Grace Lee’s credits include directing and producing the documentary American Revolutionary: The Evolution of Grace Lee Boggs, which premiered at the 2013 Los Angeles
Film Festival before its broadcast on the PBS series POV. Other projects included documentaries Makers: Women in Politics (PBS 2014), The Grace Lee Project (2005) and feature film Janeane from Des Moines, which premiered at the 2012 Toronto Film Festival. Lee lives in Los Angeles.
Krishnendu Ray is Chair and Associate Professor in the Department of Nutrition, Food Studies & Public Health in NYU’s Steinhardt School of Culture, Education, and Human Development. A food studies scholar, he is the author of The Migrant’s Table: Meals and Memories in Bengali-American Households(Temple University, 2004) and co-editor of Curried Cultures: Globalization, Food and South Asia (University of California Press, 2012). Ray’s newest book,The Ethnic Restaurateur will be published by Bloomsbury in 2016. He serves on the editorial boards of the journals: Food, Culture & Society; Gastronomica; Contemporary Sociology; and Loukik. Ray received his PhD in Sociology from SUNY Binghamton and also holds a master’s degree in Political Science from Delhi University, India. Prior to joining the NYU faculty in 2005, Krishnendu was a faculty member and an Associate Dean for Curriculum Development at The Culinary Institute of America (CIA).

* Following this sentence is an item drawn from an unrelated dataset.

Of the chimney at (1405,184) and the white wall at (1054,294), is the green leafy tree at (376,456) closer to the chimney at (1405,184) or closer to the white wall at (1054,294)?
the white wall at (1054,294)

Wilson Tang is the owner of the historic Nom Wah Tea Parlor, a Chinatown institution that he restored and reopened in 2010. He is also an owner/partner in The Bowery Station in Nolita, an event space dedicated to incubating food concepts, and Fung Tu, a Chinese American restaurant located in the Lower East Side which opened in November 2013. With a passion for food and the food service industry, Wilson left a career in finance and insurance to take over the Nom Wah Tea Parlor, an establishment that has been in his family for a half century. In March 20015, Wilson opened a Nom Wah Tea Parlor in Philadelphia. He has sought to modernize the business while honoring the traditions established long ago in Chinatown’s first dim sum restaurant, and is a founding participant in Chinatown’s first Restaurant Week. Wilson was born and raised on the Lower East Side. He currently lives in the Financial District with his wife, Mae and 2 children, Ryan and Lucy.

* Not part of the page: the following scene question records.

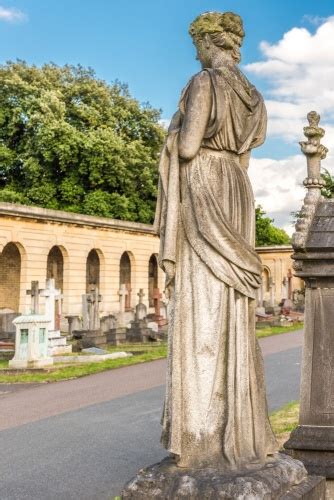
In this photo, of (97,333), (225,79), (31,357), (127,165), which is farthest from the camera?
(127,165)

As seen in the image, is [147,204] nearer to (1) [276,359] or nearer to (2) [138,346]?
(2) [138,346]

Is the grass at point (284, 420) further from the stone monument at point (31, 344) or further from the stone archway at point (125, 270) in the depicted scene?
the stone archway at point (125, 270)

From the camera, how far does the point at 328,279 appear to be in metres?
5.66

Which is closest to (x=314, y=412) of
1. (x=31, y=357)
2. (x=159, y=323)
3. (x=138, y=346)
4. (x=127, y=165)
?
(x=31, y=357)

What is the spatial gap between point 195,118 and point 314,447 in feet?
9.90

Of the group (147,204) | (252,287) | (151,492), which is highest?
(147,204)

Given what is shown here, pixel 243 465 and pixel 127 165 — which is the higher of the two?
pixel 127 165

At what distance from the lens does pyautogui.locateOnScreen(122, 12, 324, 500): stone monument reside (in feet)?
12.6

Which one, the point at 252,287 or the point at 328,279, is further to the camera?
the point at 328,279

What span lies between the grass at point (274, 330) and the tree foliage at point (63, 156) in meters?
15.3

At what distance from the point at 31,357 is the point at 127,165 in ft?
93.3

Born in the Bronx and raised in Connecticut, Jonathan Wu grew up with his feet in two worlds–Chinese tradition and suburban America. His family’s pantry was stocked with items culled from both supermarkets and Asian grocery stores, an eclectic mix of ingredients that formed a basis for his uniquely personal cuisine. After receiving a degree in English from the University of Chicago, Wu moved to New York to take cooking classes at the French Culinary Institute. His nights were spent gaining experience in the city’s kitchens including Blue Hill, Annisa, Vong, and Le Bernardin. After stints in France and Spain, he joined the opening team at Geisha, a sister restaurant of Le Bernardin, where he worked directly with Eric Ripert and Michael Vernon. He then became chef de partie at Per Se where he stayed for two years working almost every station in the kitchen. Afterwards, he spent three months at Al Covo in Venice, then worked as a private chef. In 2013, he partnered with Wilson Tang, Jason Wagner, and John Matthew Wells to open Fung Tu. In 2015, the restaurant was awarded two stars by The New York Times.